Le patient est appelé analysant et le thérapeute analyste. Le mot analysant, introduit par Lacan, souligne le rôle central et actif du patient.

Les indications de la psychanalyse ont été et sont l'objet de nombreux débats théoriques. Freud la concevait principalement pour les adultes névrosés, bien que, dès ses premières publications, il ait donné un cas d'enfant (Le petit Hans, il est vrai indirect, puisque c'est une conversation avec le père de Hans, sans intervention directe auprès de l'enfant). Les psychanalystes exploreront d'autres indications (psychoses ou enfants), ainsi cette indication évoluera au cours de l'histoire de la psychanalyse. Certains psychanalystes considèrent qu'au-delà d'une quarantaine d'années la psychanalyse n'est plus une indication première. Les psychanalystes jungiens ne considèrent pas cette limite comme pertinente.

Sommaire

[modifier] Le cadre

Divan freudien
Divan freudien

La situation analytique est structurée par des règles fondamentales ainsi que par un cadre particulier.

[modifier] Règles fondamentales

Le travail de la cure est défini par deux règles fondamentales. D'autres règles précisent le cadre de la cure, mais ces deux règles ont un statut particulier.

Association libre

La libre association signifie dire à haute voix tout ce qui vient à l'esprit pendant la séance, avec les mots tels qu'ils viennent. La psychanalyse est une cure par la parole (talking cure) ; seul le patient peut retrouver ou donner un sens - ou, d'un point de vue lacanien, les signifiants (mots eux-mêmes), qui structurent sa vie psychique. Cette règle est venue historiquement, alors que Freud avait abandonné l'hypnose, d'une patiente qui lui a demandé de l'écouter et de ne pas l'interrompre par des questions.

Cette association libre vise d'abord à reconstruire les schèmas inconscients et se fonde premièrement sur l'analyse de rêves. Dans ce cas, la libre association permet de retrouver les éléments agrégés par le puissant travail de condensation du rêve : beaucoup d'éléments s'enchevêtrent, se dissimulent les uns derrière les autres et il faudra les dégager, les reconnaître, un par un. La question de savoir si l'analysant retrouve la véritable origine du rêve ou bien s'il en reconstruit une, est une question de peu d'intérêt pour la cure : de toutes façons ce sont des associations qui appartiennent à l'analysant et c'est lui qui leur attribue un sens.

La première règle fondamentale se heurte avant tout à la résistance : le refoulement se maintient (silence de l'analysant qui n'a "rien à dire", dont "le cerveau est vide") et le psychanalyste va essayer d'aider l'analysant à le contourner pour qu'il puisse s'en libérer.

Règle d'abstinence

La règle d'abstinence comporte deux versants : dans la cure et hors de la cure.

Dans la cure cette règle interdit tout passage à l'acte visant à la décharge pulsionnelle : les désirs amoureux et/ou agressifs doivent être parlés et non agis. Cette règle s'applique de fait aussi bien à l'analysant qu'à l'analyste qui ne peut intervenir dans la réalité de la vie de l'analysant. En particulier, toute dérogation à cette règle par l'analyste signifie une rupture du contrat analytique.

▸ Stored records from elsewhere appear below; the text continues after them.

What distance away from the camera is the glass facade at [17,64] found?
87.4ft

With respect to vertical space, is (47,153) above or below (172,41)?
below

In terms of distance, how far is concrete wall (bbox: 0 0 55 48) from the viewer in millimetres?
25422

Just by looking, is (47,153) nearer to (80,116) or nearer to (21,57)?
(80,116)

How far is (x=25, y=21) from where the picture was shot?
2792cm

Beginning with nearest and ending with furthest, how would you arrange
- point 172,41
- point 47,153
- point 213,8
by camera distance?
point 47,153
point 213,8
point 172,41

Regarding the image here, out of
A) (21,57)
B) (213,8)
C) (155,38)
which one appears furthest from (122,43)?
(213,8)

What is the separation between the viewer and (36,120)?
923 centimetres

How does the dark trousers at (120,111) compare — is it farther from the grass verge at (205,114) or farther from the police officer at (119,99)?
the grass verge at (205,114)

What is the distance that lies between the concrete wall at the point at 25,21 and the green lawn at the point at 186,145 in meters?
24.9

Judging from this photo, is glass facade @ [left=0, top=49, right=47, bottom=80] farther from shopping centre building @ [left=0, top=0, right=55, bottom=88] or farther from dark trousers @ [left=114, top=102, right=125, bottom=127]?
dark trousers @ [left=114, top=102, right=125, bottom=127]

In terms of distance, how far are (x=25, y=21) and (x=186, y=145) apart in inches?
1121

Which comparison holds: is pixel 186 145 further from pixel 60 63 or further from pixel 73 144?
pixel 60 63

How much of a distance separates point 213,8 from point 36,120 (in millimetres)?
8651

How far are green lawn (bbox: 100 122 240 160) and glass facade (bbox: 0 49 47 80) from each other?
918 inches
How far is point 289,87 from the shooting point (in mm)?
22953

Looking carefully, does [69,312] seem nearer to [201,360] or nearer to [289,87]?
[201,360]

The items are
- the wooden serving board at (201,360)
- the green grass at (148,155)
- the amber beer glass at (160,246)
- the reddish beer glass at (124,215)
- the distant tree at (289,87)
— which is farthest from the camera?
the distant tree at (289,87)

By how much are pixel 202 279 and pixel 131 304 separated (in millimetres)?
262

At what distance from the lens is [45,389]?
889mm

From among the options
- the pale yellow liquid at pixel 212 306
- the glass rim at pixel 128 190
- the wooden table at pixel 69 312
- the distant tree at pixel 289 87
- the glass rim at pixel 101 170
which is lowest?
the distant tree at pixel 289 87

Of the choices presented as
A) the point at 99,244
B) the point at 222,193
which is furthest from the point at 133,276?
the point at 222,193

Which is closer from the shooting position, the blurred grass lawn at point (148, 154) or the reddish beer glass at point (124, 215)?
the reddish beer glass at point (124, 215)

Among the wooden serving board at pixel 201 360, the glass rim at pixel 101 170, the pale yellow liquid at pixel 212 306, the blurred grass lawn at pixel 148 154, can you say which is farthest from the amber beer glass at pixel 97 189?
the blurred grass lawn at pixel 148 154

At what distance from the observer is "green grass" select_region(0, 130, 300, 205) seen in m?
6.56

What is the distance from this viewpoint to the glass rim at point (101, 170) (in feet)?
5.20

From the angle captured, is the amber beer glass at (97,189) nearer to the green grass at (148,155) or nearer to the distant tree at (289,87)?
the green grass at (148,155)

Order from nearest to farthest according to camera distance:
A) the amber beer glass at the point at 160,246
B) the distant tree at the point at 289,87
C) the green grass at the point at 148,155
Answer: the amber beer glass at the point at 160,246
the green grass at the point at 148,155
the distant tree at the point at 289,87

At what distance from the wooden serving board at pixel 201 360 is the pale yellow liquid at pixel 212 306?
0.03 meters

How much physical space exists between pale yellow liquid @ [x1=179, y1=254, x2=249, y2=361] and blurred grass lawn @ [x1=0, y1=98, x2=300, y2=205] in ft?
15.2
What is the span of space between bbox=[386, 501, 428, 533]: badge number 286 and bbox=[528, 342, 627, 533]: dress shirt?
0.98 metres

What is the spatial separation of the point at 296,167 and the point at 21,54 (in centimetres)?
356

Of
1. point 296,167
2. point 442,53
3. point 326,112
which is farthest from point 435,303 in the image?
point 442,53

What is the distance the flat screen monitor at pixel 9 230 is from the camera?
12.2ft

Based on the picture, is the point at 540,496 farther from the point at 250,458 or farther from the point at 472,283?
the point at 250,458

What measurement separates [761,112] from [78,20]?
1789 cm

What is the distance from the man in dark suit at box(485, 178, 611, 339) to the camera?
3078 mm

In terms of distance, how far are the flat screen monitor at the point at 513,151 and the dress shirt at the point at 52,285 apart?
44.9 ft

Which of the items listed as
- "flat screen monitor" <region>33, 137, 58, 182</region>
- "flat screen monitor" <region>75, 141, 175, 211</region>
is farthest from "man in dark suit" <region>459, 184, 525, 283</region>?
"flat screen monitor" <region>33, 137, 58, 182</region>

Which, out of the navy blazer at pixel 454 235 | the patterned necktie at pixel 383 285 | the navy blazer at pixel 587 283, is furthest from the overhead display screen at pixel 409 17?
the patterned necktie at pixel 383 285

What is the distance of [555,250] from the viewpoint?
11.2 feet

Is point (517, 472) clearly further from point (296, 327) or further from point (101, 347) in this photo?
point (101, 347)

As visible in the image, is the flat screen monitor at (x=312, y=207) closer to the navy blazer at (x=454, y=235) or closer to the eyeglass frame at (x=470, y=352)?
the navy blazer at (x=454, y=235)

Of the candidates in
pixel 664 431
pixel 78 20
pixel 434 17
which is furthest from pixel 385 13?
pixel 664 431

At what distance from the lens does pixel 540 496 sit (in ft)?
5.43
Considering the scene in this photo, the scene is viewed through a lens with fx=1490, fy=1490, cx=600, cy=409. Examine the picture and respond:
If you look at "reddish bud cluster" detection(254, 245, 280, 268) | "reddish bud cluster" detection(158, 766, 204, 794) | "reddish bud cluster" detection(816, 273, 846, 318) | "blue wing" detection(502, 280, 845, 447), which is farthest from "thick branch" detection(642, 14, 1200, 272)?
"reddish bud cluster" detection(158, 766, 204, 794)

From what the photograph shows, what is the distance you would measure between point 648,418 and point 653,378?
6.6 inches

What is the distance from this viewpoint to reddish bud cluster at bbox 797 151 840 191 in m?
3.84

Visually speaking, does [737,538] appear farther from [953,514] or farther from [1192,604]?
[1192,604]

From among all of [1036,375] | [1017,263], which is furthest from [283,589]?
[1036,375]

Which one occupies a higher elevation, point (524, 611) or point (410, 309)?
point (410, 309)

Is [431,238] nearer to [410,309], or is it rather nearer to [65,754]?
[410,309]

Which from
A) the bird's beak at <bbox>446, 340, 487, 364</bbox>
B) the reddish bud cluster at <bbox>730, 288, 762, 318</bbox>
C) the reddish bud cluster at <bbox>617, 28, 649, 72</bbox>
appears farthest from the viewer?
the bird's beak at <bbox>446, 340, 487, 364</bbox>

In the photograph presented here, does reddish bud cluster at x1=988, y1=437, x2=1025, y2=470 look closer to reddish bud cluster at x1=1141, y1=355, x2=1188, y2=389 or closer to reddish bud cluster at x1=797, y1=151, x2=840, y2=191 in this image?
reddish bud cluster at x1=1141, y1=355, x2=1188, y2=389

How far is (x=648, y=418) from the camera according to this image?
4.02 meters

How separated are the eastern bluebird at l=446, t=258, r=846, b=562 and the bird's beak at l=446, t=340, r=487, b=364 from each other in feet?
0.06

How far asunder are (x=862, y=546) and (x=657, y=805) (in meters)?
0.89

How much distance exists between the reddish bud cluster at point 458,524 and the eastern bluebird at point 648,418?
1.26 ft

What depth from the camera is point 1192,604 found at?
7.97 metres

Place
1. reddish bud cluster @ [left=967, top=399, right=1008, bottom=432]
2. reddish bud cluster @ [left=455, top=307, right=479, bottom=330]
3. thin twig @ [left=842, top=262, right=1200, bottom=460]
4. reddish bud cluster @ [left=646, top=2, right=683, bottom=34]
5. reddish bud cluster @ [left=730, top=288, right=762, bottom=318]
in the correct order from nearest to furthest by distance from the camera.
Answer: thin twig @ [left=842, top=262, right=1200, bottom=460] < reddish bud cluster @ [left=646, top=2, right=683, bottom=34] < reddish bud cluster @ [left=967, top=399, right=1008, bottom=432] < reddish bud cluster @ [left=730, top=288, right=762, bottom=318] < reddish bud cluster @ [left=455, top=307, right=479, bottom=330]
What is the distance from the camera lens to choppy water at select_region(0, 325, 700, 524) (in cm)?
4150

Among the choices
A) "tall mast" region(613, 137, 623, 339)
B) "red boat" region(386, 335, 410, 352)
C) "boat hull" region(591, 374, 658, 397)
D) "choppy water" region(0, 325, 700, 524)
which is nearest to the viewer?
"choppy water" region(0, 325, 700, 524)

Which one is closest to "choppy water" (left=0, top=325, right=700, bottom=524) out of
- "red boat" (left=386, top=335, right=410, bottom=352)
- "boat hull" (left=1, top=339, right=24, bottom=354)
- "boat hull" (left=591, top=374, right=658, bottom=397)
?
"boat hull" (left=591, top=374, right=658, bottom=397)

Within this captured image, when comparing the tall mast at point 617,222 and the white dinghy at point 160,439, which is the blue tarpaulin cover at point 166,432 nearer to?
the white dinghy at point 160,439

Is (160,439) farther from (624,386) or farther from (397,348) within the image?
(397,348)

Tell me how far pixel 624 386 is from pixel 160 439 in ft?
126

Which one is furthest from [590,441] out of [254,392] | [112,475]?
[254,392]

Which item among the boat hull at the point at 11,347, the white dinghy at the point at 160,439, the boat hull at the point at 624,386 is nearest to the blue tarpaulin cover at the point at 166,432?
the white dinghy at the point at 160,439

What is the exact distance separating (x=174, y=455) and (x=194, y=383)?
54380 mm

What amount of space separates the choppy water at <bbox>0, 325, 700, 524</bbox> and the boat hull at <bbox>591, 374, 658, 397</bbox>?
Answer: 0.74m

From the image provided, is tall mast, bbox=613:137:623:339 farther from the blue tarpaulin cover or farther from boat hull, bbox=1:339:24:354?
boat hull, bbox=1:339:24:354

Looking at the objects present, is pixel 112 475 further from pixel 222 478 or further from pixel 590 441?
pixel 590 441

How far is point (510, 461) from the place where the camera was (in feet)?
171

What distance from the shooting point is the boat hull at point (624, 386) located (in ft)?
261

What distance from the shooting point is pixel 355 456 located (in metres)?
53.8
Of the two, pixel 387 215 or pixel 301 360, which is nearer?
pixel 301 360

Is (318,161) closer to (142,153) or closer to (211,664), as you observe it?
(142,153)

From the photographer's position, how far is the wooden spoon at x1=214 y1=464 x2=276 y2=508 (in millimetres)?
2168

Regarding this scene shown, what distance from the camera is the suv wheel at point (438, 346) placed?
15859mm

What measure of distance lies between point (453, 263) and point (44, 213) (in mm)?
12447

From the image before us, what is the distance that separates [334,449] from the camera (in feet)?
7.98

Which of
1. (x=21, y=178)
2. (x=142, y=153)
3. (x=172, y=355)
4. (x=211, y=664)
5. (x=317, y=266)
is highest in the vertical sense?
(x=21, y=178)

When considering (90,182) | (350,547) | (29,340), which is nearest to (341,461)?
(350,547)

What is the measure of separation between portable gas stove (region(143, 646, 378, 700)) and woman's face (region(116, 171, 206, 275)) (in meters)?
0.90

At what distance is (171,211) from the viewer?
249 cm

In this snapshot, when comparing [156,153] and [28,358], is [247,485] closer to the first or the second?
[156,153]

Hors la cure cette règle demande de surseoir à la prise de décisions importantes (changements dans la vie conjugale, professionnelle, etc.) pendant la durée du traitement. La longueur des cures actuelles a entraîné une adaptation de cette règle, demandant à l'analysant d'élaborer dans la cure toute décision importante avant de l'agir dans la réalité extérieure. Cette règle se fonde sur les bouleversements pulsionnels consécutifs à la cure et qui pourraient entraîner l'analysant dans des agirs défensifs qu'il regretterait par la suite.

[modifier] Cadre matériel

En dehors de ces règles, le cadre matériel est défini :

  • Les séances ont lieu généralement deux à quatre fois par semaine, et une séance manquée est due. Ceci est posé en raison de la nécessité de comprendre les motifs inconscients qui, le plus souvent, se cachent derrière les "meilleures raisons du monde" de rater une séance (manifestation de la résistance, équivalente au silence en séance). Ce point pose question dans la psychanalyse des enfants.
  • Le paiement doit se faire en liquide pour des raisons symboliques et thérapeutiques : l'aspect concret de l'argent liquide lui permet d'être intimement relié à de nombreux motifs inconscients que la cure vise à rendre conscients afin qu'ils puissent y être élaborés. La séance étant payée, sur le champ, l'analysant est libre de venir ou de ne pas revenir à la séance suivante, un chèque par exemple supposerait des opérations après la séance.
  • Le patient s'allonge sur un divan (image largement reprise par le cinéma, souvent de façon comique) et ne voit pas son analyste. Ce dispositif, inauguré par Freud, permet un double effet : il évite une communication non verbale, non maîtrisée de l'analyste (contre-transfert), et d'autre part il valorise l'expression verbale, moyen privilégié d'une prise de conscience et d'une mise à distance des affects.

[modifier] Analyse

La cure psychanalytique s'avère complexe puisqu'elle réunit des objectifs divers, que son cours peut varier, qu'elle passe par plusieurs étapes et repose sur diverses méthodes. Il faut passer en revue ces différents aspects.

[modifier] Objectifs

L'objectif premier sera de retrouver les associations inconscientes de l'analysant. Le refoulement doit être levé, le passé sera reconstruit et mis en relation avec le présent. De ce point de vue peu importe la nature des troubles, dès lors que des mécanismes de refoulement gênants sont en jeu, d'où les débats et les hésitations sur le champ d'application de la cure psychanalytique.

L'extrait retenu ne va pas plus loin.